──────── Source data

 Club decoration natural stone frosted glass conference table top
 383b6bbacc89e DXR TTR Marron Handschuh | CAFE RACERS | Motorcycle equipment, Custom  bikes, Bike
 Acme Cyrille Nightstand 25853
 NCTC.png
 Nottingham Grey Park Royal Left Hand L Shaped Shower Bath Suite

────────────────
──────── Source data

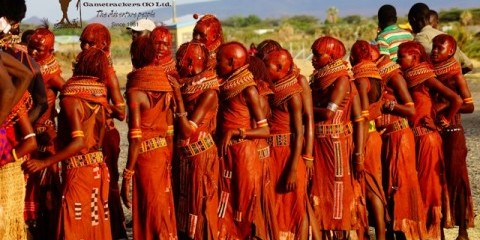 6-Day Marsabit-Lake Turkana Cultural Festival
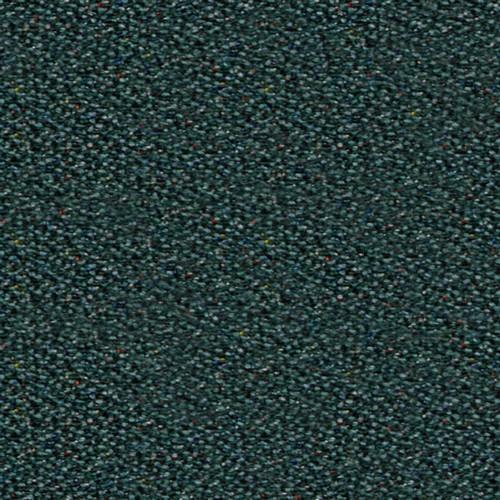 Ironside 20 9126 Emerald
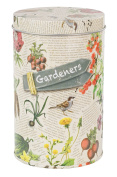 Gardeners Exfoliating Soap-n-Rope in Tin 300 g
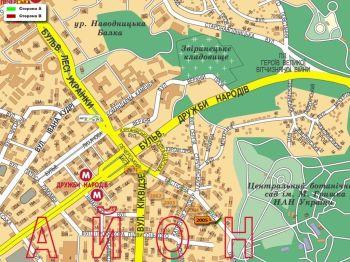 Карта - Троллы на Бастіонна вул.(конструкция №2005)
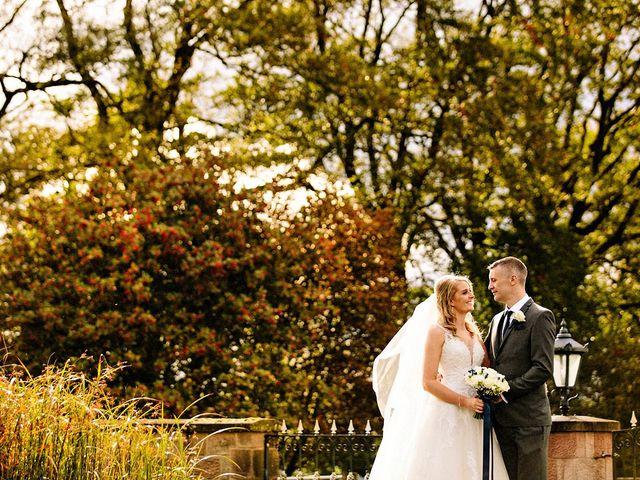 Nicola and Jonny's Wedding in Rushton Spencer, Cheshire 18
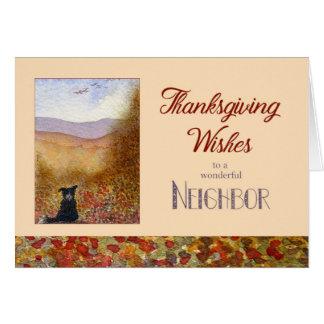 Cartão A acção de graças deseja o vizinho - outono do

────────────────
──────── Source data

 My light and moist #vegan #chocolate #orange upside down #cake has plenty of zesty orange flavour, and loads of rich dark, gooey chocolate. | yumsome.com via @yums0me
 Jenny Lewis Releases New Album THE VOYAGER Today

────────────────

What you are asked to do => Using the data above, print exactly the lines from the line that contains "383b6bbacc89e DXR TTR" through the line that contains "Nottingham Grey Park", with both included.

Solution =>
 383b6bbacc89e DXR TTR Marron Handschuh | CAFE RACERS | Motorcycle equipment, Custom  bikes, Bike
 Acme Cyrille Nightstand 25853
 NCTC.png
 Nottingham Grey Park Royal Left Hand L Shaped Shower Bath Suite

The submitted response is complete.